Thread: Support of partial decompression for datums
Attached patch adds support of partial decompression for datums. It will be useful in many cases when extracting part of data is enough for big varlena structures. It is especially useful for expanded datums, because it provides storage for partial results. I have another patch, which removes the 1 Mb limit on tsvector using this feature. Usage: Assert(VARATT_IS_COMPRESSED(attr)); evh->data = (struct varlena *) palloc(TOAST_COMPRESS_RAWSIZE(attr) + VARHDRSZ); SET_VARSIZE(evh->data, TOAST_COMPRESS_RAWSIZE(attr) + VARHDRSZ); /* Extract size of tsvector */ res = toast_decompress_datum_partial(attr, evh->data, evh->dcState, sizeof(int32)); if (res == -1) elog(ERROR, "compressed tsvector is corrupted"); evh->count = TS_COUNT((TSVector) evh->data); /* Extract entries of tsvector */ res = toast_decompress_datum_partial(attr, evh->data, evh->dcState, sizeof(int32) + sizeof(WordEntry) * evh->count); if (res == -1) elog(ERROR, "compressed tsvector is corrupted"); -- Ildus Kurbangaliev Postgres Professional: http://www.postgrespro.com Russian Postgres Company
Attachment
On Fri, Dec 4, 2015 at 9:47 PM, Ildus Kurbangaliev <i.kurbangaliev@postgrespro.ru> wrote: > Attached patch adds support of partial decompression for datums. > It will be useful in many cases when extracting part of data is > enough for big varlena structures. > > It is especially useful for expanded datums, because it provides > storage for partial results. > > I have another patch, which removes the 1 Mb limit on tsvector using > this feature. -1 for changing the shape of pglz_decompress directly and particularly use metadata in it. The current format of those routines is close to what lz4 offers in terms of compression and decompression of a string, let's not break that we had a time hard enough in 9.5 cycle to get something clean. By the way, why don't you compress the multiple chunks and store the related metadata at a higher level? There is no need to put that in pglz itself. -- Michael
On Fri, 4 Dec 2015 22:13:58 +0900 Michael Paquier <michael.paquier@gmail.com> wrote: > On Fri, Dec 4, 2015 at 9:47 PM, Ildus Kurbangaliev > <i.kurbangaliev@postgrespro.ru> wrote: > > Attached patch adds support of partial decompression for datums. > > It will be useful in many cases when extracting part of data is > > enough for big varlena structures. > > > > It is especially useful for expanded datums, because it provides > > storage for partial results. > > > > I have another patch, which removes the 1 Mb limit on tsvector using > > this feature. > > -1 for changing the shape of pglz_decompress directly and particularly > use metadata in it. The current format of those routines is close to > what lz4 offers in terms of compression and decompression of a string, > let's not break that we had a time hard enough in 9.5 cycle to get > something clean. Metadata is not used for current code, only for case with partial decompression. > > By the way, why don't you compress the multiple chunks and store the > related metadata at a higher level? There is no need to put that in > pglz itself. Yes, but this idea with chunks means that you are creating a whole new structure, but it can't be used if you want to optimize current structures. For example you can't just change arrays, but I think there are places where the partial decompression can be used. -- Ildus Kurbangaliev Postgres Professional: http://www.postgrespro.com Russian Postgres Company
On 4 December 2015 at 13:47, Ildus Kurbangaliev <i.kurbangaliev@postgrespro.ru> wrote:
--
Attached patch adds support of partial decompression for datums.

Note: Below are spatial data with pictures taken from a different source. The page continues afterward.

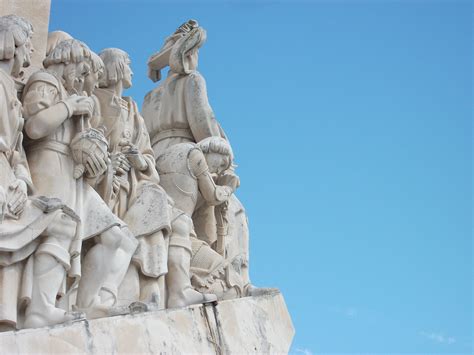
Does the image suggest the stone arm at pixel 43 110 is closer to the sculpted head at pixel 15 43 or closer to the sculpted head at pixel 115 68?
the sculpted head at pixel 15 43

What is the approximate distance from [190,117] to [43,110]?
11.2 ft

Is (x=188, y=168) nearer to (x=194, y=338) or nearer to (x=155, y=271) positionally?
(x=155, y=271)

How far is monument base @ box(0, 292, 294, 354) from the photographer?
6.98 meters

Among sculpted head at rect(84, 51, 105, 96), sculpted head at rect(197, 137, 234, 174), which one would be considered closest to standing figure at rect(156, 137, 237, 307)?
sculpted head at rect(197, 137, 234, 174)

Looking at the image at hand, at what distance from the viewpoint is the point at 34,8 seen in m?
9.32

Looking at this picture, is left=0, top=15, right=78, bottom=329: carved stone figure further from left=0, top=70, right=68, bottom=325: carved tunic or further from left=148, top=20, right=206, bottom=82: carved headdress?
left=148, top=20, right=206, bottom=82: carved headdress

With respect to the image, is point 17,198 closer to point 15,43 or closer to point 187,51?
point 15,43

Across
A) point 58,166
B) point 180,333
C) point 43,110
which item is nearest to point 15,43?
point 43,110

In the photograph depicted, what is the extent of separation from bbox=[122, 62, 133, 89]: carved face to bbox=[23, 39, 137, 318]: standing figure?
52.5 inches

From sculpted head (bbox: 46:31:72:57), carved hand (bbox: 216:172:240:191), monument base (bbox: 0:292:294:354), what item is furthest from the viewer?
carved hand (bbox: 216:172:240:191)

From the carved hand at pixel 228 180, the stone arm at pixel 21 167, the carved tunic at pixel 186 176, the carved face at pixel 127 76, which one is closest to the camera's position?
the stone arm at pixel 21 167

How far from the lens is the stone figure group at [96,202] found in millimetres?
7387

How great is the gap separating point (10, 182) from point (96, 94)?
1.98m

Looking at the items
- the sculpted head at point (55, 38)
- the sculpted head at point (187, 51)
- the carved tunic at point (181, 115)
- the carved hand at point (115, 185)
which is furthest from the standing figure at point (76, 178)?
→ the sculpted head at point (187, 51)
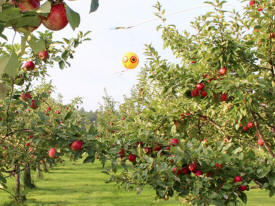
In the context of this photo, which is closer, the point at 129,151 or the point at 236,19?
the point at 129,151

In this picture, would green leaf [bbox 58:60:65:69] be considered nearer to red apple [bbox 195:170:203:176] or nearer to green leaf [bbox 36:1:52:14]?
red apple [bbox 195:170:203:176]

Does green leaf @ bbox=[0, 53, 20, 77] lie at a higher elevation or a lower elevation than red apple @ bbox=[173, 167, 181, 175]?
higher

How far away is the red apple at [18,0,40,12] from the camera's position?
0.96m

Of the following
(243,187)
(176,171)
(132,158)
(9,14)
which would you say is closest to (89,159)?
(132,158)

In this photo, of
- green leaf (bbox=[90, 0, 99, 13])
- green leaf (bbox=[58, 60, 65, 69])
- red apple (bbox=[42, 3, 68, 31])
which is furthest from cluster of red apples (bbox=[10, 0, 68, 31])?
green leaf (bbox=[58, 60, 65, 69])

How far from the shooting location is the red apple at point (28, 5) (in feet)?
3.14

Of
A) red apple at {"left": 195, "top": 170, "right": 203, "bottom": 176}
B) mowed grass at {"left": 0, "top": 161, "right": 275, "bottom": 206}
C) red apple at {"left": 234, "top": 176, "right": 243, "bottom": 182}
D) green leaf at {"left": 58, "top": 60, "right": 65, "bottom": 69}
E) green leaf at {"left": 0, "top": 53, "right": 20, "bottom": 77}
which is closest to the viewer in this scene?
green leaf at {"left": 0, "top": 53, "right": 20, "bottom": 77}

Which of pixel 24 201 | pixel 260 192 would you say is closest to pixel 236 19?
pixel 24 201

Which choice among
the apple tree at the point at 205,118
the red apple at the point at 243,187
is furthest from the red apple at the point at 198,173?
the red apple at the point at 243,187

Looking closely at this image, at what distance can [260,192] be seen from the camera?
14219mm

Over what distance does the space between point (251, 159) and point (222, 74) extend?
129 centimetres

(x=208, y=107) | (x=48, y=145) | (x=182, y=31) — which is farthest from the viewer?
(x=182, y=31)

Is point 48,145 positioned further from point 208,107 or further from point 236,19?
point 236,19

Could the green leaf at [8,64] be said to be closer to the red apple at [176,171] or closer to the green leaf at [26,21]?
the green leaf at [26,21]
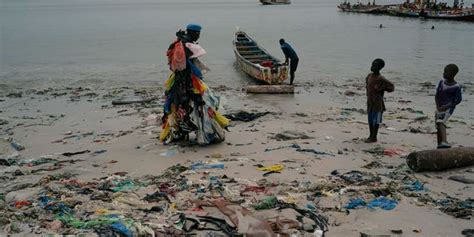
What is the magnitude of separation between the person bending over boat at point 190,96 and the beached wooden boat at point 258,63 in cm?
703

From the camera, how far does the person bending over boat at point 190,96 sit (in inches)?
259

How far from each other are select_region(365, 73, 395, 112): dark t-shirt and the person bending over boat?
8.21 ft

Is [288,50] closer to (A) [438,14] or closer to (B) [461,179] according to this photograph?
A: (B) [461,179]

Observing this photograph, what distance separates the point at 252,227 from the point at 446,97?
13.3 ft

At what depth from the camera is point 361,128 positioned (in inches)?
353

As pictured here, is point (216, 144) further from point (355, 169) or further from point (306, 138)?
point (355, 169)

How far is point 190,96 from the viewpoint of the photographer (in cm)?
680

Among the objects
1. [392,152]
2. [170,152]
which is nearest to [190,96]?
[170,152]

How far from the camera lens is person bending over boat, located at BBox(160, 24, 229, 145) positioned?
21.6 ft

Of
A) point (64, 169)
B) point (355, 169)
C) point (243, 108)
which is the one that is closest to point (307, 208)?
point (355, 169)

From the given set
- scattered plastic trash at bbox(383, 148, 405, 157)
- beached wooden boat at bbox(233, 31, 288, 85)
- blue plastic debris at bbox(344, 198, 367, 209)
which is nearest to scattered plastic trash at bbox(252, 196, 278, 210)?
blue plastic debris at bbox(344, 198, 367, 209)

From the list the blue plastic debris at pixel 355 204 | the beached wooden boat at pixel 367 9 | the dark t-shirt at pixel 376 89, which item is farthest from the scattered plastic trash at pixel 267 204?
the beached wooden boat at pixel 367 9

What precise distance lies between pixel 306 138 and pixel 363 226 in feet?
12.5

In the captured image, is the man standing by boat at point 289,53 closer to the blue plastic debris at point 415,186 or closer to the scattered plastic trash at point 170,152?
the scattered plastic trash at point 170,152
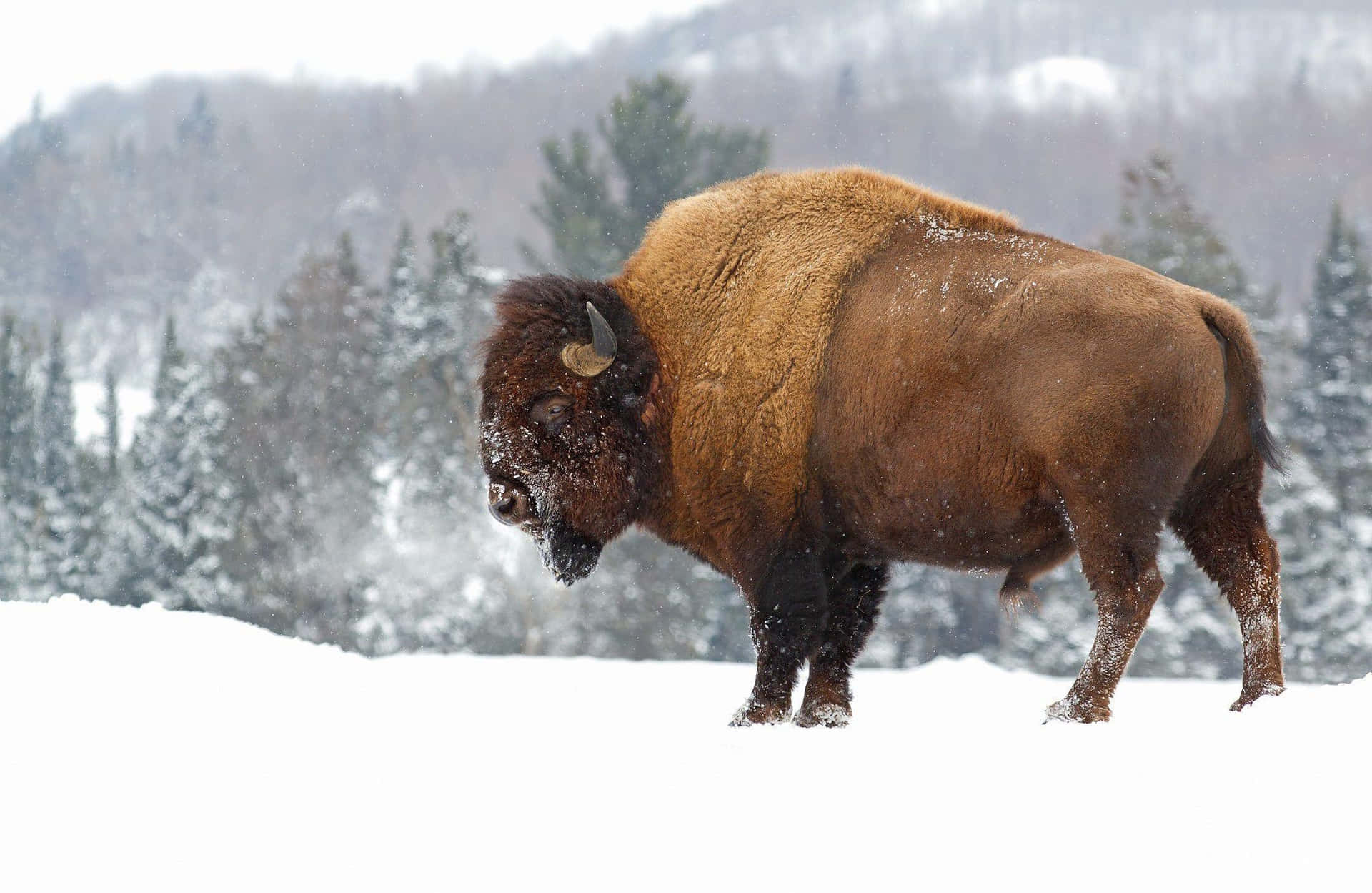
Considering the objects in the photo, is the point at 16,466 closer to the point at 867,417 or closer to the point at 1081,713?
the point at 867,417

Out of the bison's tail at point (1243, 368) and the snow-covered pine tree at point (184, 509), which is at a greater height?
the bison's tail at point (1243, 368)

It will be useful in many cases when extracting part of data is
enough for big varlena structures.
It is especially useful for expanded datums, because it provides
storage for partial results.
This isn't enough for anyone else to follow your thoughts and agree enough to commit.
Please explain the whole idea, starting from what problem you are trying to solve and how well this does it, why you did it this way and the other ways you tried/decided not to pursue. Thanks.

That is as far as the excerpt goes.